I remember how insecure and unnoticed you felt. Your whole world was wrapped up in yourself—wanting to blend in yet stand out; wanting to be noticed but deathly afraid of being put on the spot; wanting to be like everyone else, but wanting to be yourself as well. Your day could be euphoric by a boy talking to you, and then ruined when you saw him flirting with another. You would push aside the principles you were raised with in order to be included in what “everyone else” was doing. I would tell you to trust yourself and stand up for yourself, and not to let anyone take advantage of you or talk you into doing things you really didn’t want to do. I would tell you that the false bravery you felt from alcohol was exactly that, false! It didn’t change who you were or take away your fears and longings, it was simply a mask to the pain. I would tell you to talk to your parents about those fears and pain, because they knew and understood so much more than you thought they did. And if your parents are not accessible either physically or emotionally, look for another adult figure that you respect and admire their lives. I promise you, they will be thrilled that you are confiding in them.

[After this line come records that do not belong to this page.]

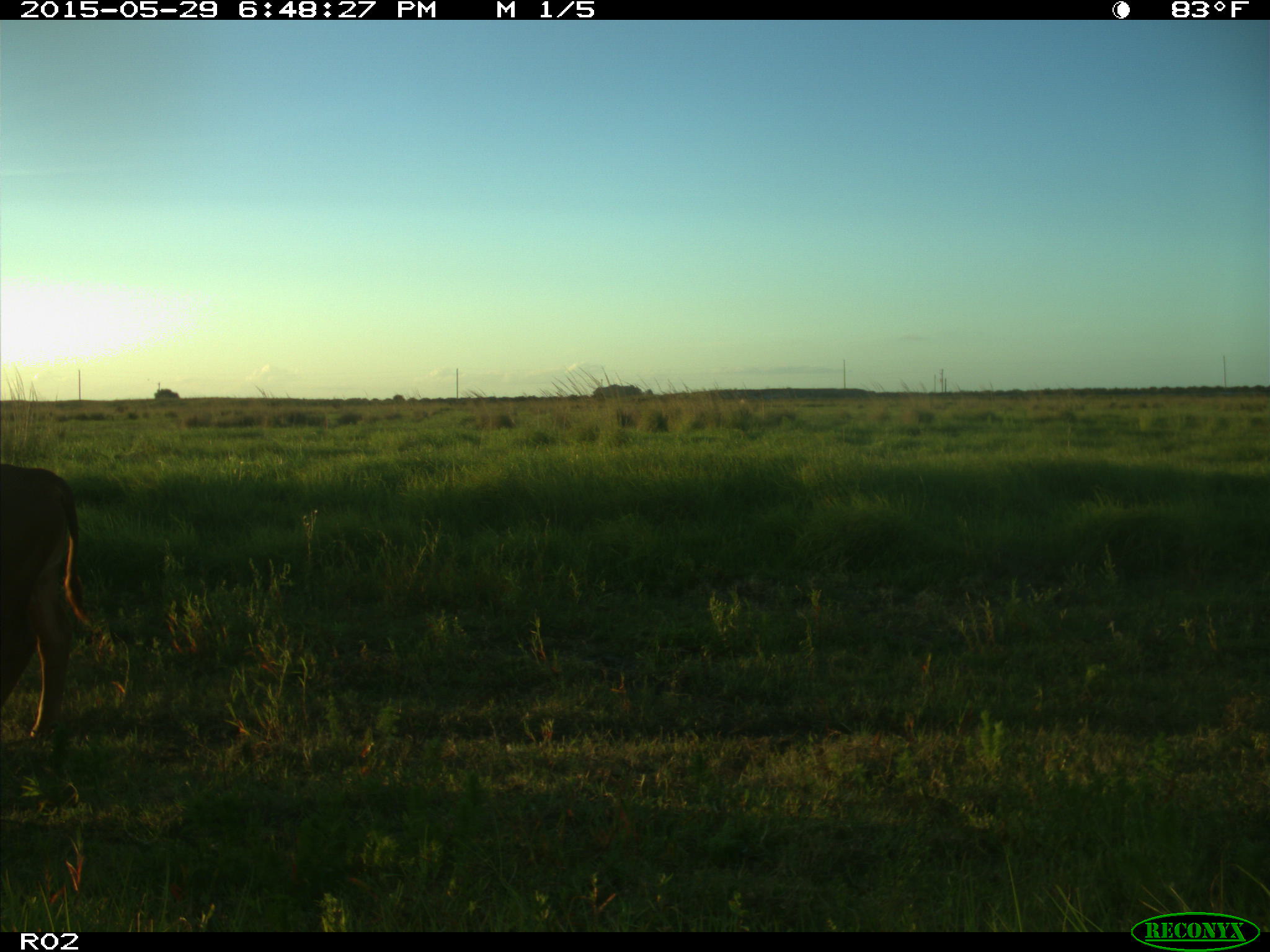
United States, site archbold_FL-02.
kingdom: Animalia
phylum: Chordata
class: Mammalia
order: Artiodactyla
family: Bovidae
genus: Bos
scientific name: Bos taurus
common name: domestic cow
Bos taurus (domestic cow).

I want you to know those long, agonizing years of high school are actually very short in comparison to the life ahead of you. Hours you spent pining over if someone liked you, or was mad at you, or if you were going to be included or left out, could have been so much more productive elsewhere. I want you to see yourself as God sees you since He created you. You were quiet, shy, introverted, and a book worm. Instead of fighting that, I wish you would have embraced all the positives – your quiet, calm makes you a good friend; your ability to listen vs. talking allows others to feel valued; your love of reading is going to lead to a life of never-ending learning, personal growth, and pleasure. People will be drawn to your kindness and thoughtfulness.

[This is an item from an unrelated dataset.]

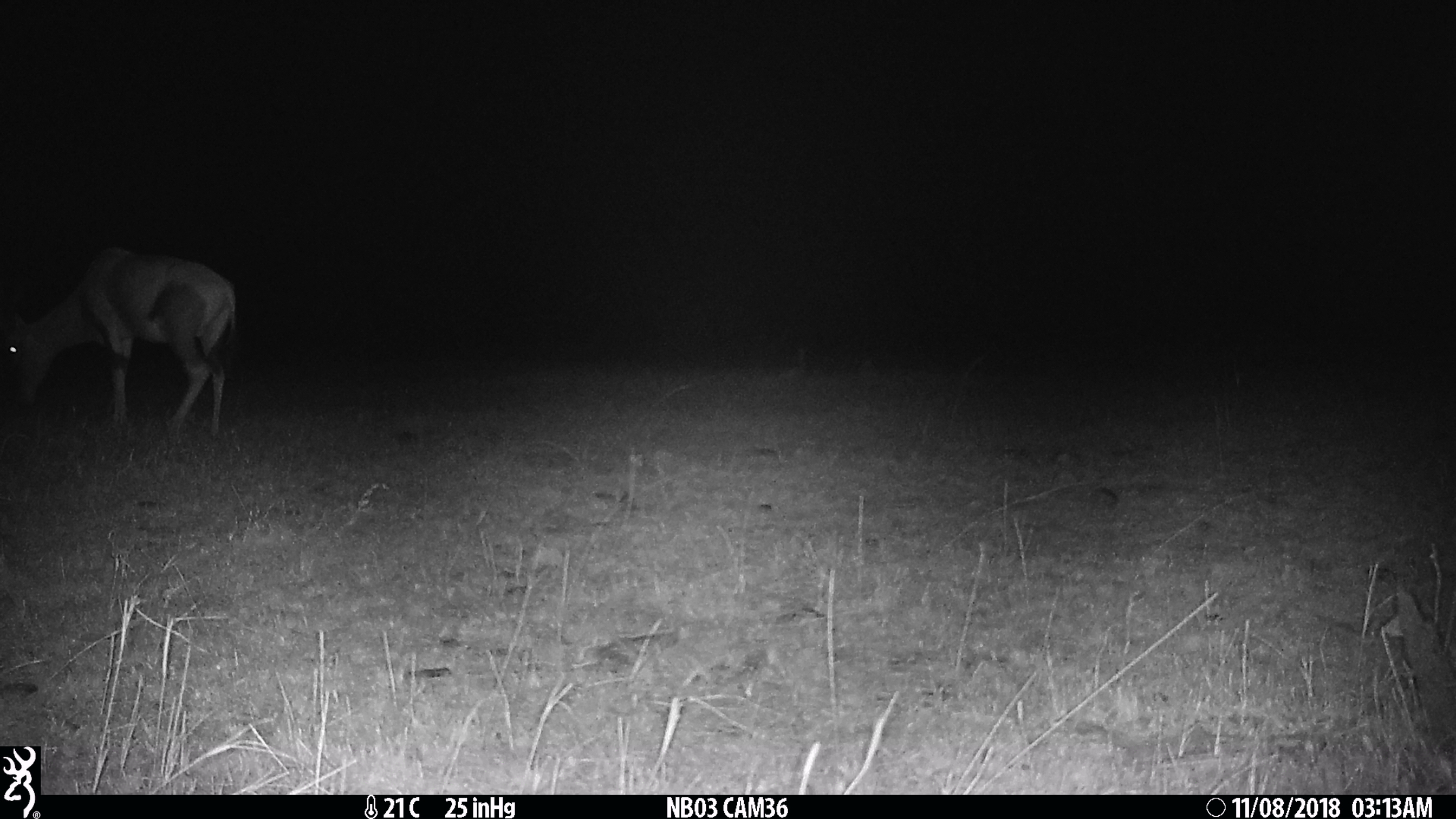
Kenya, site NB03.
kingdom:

On the flip side, your fears that kept you from trying new things will handicap you throughout your adult life until you force yourself to not worry about being embarrassed and just try it. Yes, there are many things you will not enjoy but there are a lot that will surprise you. Join in on more activities that are outside your comfort zone. Don’t let fear keep you from going to camps and on mission trips and being open to adventure – so many of these events will help you to see the bigger world out there and keep from only focusing only on yourself. Don’t miss out on new experiences--you are going to go on and do things you never thought possible!
I would tell you to relax and enjoy these years. Look forward to each day and enjoy it as you will never have this little responsibility and free time again. I would tell you to appreciate your parents and all the hard work they do to provide a secure life for you. I would tell you to engage with your family more instead of hiding in your room; to talk to, listen, and be silly with your dad because he will be gone too soon; to join your mom in the kitchen and garden and in the household chores because it will be much more challenging to learn how to do these things when you’re out on your own. I would tell you to invite your sisters into your life instead of being annoyed by them and pushing them away—they want to be with you because they look up to you, and some day they will be your best friends when other friendships have faded away.
I would tell you to be aware of your habits; many of the negative habits you begin now will take a lot of work to change as an adult.
And finally, I would remind you to love and accept yourself. It is impossible to love others until you can love and accept yourself. Know that you have a long way to go but you are stronger than you know. Know that there are going to be some amazingly wonderful times ahead in your life. There will also be pain ahead – but don’t let it frighten you. It is what is going to help you grow into an amazing, Godly woman who will share her life with others to help them along the path as well. See yourself as the gift you are, and enjoy the ride!